Now for the nonfiction:
- Hidden Valley Road, by Robert Kolker. A couple in the mid-1900s had 12 children, and six of them, all boys, were diagnosed with schizophrenia. This book is a story of real people who suffered tremendously, and it is heartbreaking to read; it’s also a reminder that there are so many more stories like this, just in smaller families, and each is just as tragic. At the same time, it holds hope because of how some of the surviving members have been able to heal or begin to heal; it offers hope also because these same people were able to contribute to science so that others may suffer less. It’s educational, it’s a succinct history of the study of schizophrenia and an overview of the current understanding and trends. It’s an excellent book overall, and one that helped me learn and touched me deeply.

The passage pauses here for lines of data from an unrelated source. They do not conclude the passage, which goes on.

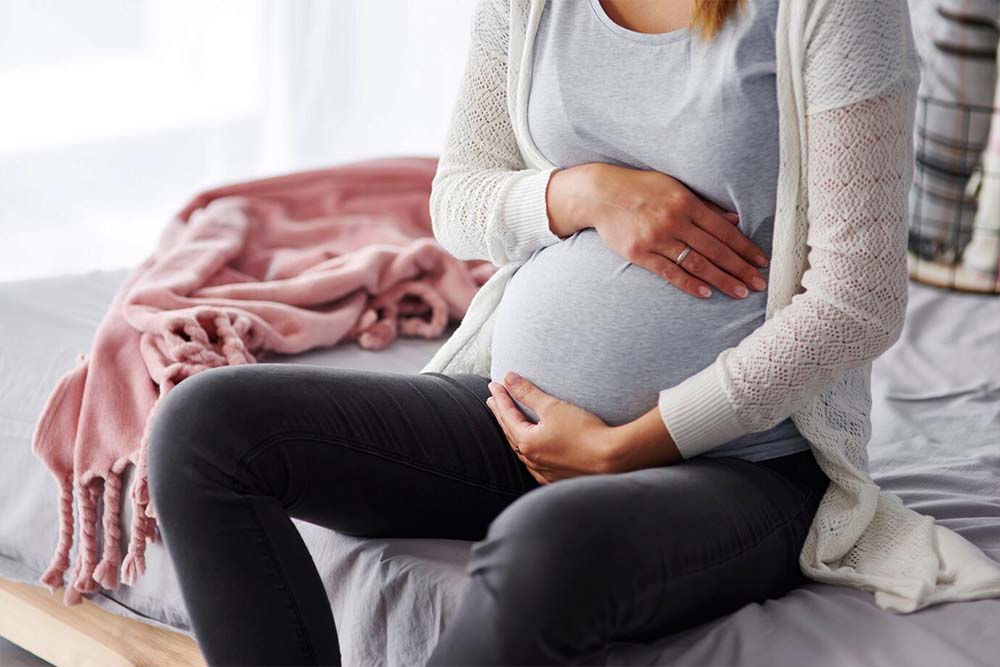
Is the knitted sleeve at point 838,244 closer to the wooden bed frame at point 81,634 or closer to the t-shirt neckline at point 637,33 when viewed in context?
the t-shirt neckline at point 637,33

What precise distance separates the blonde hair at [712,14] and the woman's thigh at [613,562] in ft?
1.19

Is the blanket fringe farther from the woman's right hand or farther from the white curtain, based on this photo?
the white curtain

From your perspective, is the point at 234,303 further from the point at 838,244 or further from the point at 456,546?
the point at 838,244

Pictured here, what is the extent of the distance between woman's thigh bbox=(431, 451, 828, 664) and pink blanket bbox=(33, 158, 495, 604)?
0.55 m

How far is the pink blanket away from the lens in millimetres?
1324

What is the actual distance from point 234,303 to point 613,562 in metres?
0.83

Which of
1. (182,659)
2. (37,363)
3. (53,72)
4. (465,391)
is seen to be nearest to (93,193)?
(53,72)

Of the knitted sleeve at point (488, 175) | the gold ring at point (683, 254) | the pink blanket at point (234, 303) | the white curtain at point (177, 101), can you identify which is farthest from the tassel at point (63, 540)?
the white curtain at point (177, 101)

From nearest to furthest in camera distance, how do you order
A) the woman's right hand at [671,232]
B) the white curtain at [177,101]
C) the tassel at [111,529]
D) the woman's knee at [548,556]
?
1. the woman's knee at [548,556]
2. the woman's right hand at [671,232]
3. the tassel at [111,529]
4. the white curtain at [177,101]

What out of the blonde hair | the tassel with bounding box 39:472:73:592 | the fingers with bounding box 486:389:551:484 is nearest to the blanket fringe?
the tassel with bounding box 39:472:73:592

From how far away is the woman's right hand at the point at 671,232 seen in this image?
1.03m

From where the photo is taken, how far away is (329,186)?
1933 millimetres

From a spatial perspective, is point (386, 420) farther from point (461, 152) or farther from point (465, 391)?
point (461, 152)

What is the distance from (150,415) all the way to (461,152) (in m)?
0.44
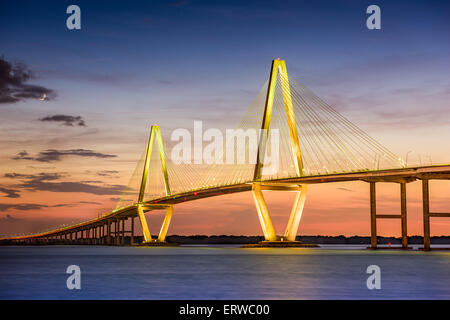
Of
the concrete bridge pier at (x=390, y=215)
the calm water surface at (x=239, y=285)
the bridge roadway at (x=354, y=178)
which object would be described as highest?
the bridge roadway at (x=354, y=178)

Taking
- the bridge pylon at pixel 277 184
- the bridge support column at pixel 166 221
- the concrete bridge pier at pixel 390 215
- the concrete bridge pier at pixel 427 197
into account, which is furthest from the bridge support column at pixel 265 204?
the bridge support column at pixel 166 221

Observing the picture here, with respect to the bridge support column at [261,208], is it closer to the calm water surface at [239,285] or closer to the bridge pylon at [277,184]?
the bridge pylon at [277,184]

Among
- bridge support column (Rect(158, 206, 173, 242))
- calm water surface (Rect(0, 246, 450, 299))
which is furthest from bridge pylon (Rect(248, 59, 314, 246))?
bridge support column (Rect(158, 206, 173, 242))

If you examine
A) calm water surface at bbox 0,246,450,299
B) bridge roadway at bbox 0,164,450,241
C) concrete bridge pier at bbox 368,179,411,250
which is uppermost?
bridge roadway at bbox 0,164,450,241

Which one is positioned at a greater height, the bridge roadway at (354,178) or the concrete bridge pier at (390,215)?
the bridge roadway at (354,178)

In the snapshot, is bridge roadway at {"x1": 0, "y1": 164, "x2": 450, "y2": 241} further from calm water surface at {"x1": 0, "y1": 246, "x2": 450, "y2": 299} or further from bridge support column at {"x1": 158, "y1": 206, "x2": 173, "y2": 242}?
calm water surface at {"x1": 0, "y1": 246, "x2": 450, "y2": 299}

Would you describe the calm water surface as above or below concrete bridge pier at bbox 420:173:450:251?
below
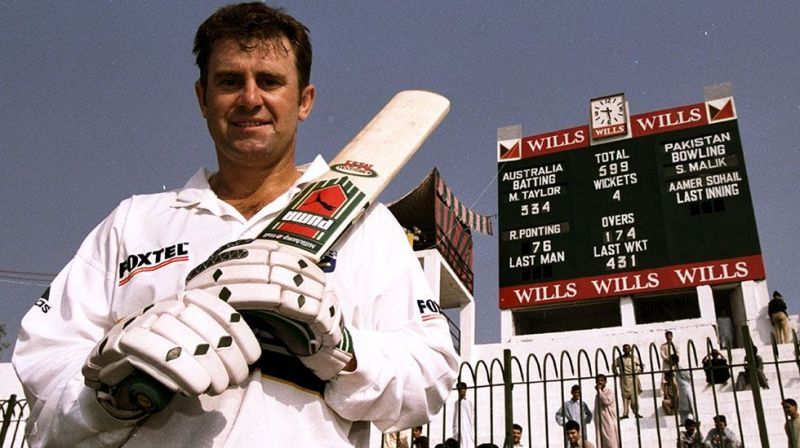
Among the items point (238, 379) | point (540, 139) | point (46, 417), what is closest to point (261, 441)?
point (238, 379)

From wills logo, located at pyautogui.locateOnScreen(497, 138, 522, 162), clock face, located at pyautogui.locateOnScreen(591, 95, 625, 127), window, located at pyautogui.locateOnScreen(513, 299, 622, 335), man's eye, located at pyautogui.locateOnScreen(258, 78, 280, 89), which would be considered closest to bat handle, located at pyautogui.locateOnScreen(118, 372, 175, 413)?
man's eye, located at pyautogui.locateOnScreen(258, 78, 280, 89)

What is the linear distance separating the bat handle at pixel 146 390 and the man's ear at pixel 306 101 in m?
0.74

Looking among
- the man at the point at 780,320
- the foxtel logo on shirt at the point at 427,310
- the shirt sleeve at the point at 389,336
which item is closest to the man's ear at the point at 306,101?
the shirt sleeve at the point at 389,336

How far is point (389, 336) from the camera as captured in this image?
1438mm

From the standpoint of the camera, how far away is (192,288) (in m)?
1.22

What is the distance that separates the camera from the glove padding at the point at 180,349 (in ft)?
3.50

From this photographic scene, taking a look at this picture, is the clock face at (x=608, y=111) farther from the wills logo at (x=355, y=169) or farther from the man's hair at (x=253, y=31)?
the man's hair at (x=253, y=31)

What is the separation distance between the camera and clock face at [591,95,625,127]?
20.0 metres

- Invisible Women, by Caroline Criado Pérez. For millennia, men have been the “default” or “standard” humans, and women the “atypical” humans, writes Perez, citing the opinions of Aristotle and numerous other men over the years. The “male-unless-otherwise-indicated” approach is baked into our language; it’s evident in many data sets and algorithms that we all assume are neutral. We simply are not gathering data from women and tagging it as such, and that impacts women’s lives in ways small and large, from merely annoying up to deadly. And the impact on women’s lives impacts all of society, so this data gap is one that should concern everyone, male and female, from scientists to governments, from academia to corporations. Perez walks readers through a number of situations where bias affects women’s lives. This is one of those books that absolutely makes sense and from which I want to share details and anecdotes with people around me. But easiest is for you to read it and then we can talk about it together. Even better, share with a friend.

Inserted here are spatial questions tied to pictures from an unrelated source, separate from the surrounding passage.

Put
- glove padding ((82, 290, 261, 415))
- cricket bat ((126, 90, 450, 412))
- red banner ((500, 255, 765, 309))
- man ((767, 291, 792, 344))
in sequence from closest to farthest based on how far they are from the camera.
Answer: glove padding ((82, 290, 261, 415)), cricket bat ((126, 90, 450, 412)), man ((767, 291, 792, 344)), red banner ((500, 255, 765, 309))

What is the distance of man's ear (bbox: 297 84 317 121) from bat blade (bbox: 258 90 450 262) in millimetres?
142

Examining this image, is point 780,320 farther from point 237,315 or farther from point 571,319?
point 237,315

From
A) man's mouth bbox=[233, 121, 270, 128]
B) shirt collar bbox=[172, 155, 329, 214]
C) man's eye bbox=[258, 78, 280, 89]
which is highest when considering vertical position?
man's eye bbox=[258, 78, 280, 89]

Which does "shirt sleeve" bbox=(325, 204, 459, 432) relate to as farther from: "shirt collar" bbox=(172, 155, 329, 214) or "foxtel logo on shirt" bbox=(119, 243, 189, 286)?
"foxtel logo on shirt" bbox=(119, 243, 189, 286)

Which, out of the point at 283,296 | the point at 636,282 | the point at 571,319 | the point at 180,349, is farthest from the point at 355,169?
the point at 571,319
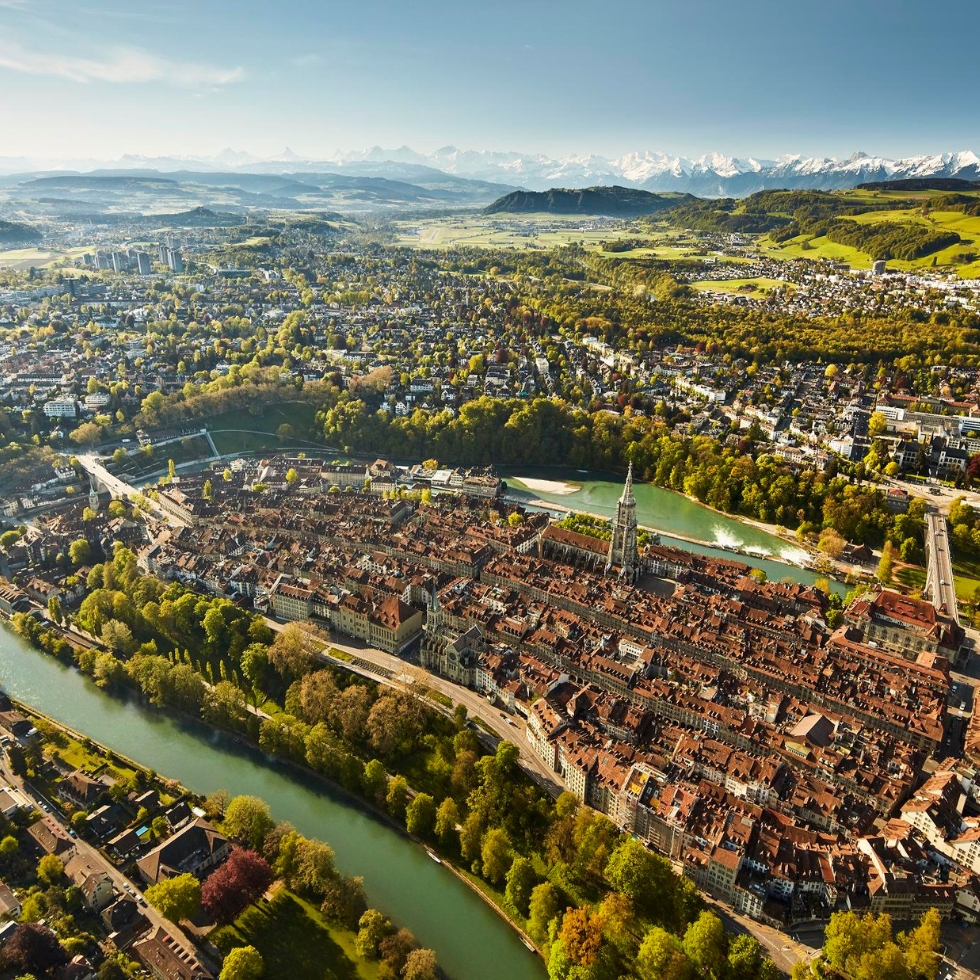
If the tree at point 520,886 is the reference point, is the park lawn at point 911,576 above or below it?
below

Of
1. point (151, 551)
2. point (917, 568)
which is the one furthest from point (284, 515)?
point (917, 568)

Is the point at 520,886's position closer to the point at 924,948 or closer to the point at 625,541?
the point at 924,948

- Killers of the Flower Moon, by David Grann. In the early 20th century, the Osage Indians in Oklahoma were incredibly wealthy; when the U.S. government had moved them yet again to less-desirable land, they wisely made sure the contract accompanying the relocation included their rights to any minerals beneath the land. When oil was struck, each Osage was granted a large regular income thanks to the sales. That incredible wealth, however, attracted danger. One Osage woman in particular saw several immediate family members murdered in quick succession, and more and more wealthy Osage were murdered in different ways. Corruption kept the case from being solved for years. Finally, the fledgling FBI enlisted Tom White, a former Texas Ranger, to head the investigation, and White then quietly put together a trusted undercover team to come in and root out the evildoers. Together with several Osage, they fought against the graft and exposed a broad conspiracy that would stop at nothing to take away the oil rights and money of the Osage. Grann’s book is thoroughly and painstakingly researched and brings to light an important part of history that I dare say many Americans today are ignorant of (I certainly was). He does excellent reporting and puts together a compelling true-crime narrative.

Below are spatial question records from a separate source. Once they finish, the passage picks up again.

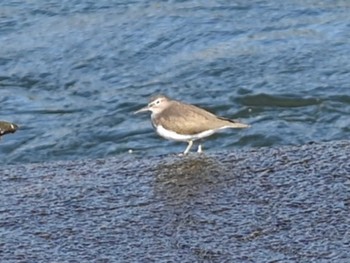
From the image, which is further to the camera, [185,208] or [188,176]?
[188,176]

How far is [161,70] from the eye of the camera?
34.4 ft

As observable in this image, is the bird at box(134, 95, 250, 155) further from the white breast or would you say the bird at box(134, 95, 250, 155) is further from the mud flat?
the mud flat

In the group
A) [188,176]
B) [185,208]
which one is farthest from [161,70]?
[185,208]

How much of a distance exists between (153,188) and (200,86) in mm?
4781

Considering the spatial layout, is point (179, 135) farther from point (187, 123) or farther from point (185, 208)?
point (185, 208)

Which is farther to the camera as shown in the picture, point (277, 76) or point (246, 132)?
point (277, 76)

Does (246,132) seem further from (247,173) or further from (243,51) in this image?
(247,173)

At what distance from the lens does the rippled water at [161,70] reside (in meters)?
9.16

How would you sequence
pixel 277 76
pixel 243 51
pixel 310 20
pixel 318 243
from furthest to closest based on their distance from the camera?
pixel 310 20
pixel 243 51
pixel 277 76
pixel 318 243

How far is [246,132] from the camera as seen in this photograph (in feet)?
29.7

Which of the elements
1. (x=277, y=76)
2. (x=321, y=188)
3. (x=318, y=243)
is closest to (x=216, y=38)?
(x=277, y=76)

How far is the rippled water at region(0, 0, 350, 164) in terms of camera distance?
9164 millimetres

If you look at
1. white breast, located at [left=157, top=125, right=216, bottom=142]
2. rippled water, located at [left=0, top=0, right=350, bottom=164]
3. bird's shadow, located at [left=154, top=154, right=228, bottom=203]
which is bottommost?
rippled water, located at [left=0, top=0, right=350, bottom=164]

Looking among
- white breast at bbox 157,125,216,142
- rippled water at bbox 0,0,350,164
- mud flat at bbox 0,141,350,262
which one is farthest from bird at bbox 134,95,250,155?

- The Plague Year, by Lawrence Wright. Yes, this is about the Covid pandemic. More reading about Covid? Why? Well, this book presents a timeline of events, with pertinent context, and with the benefit of hindsight, time, and proper weighing and sifting to present a full but not bogged-down account of the pandemic up to the date the book was published. It’s readable and interesting and may help clear up some popular misconceptions and confusion. Information is power, after all.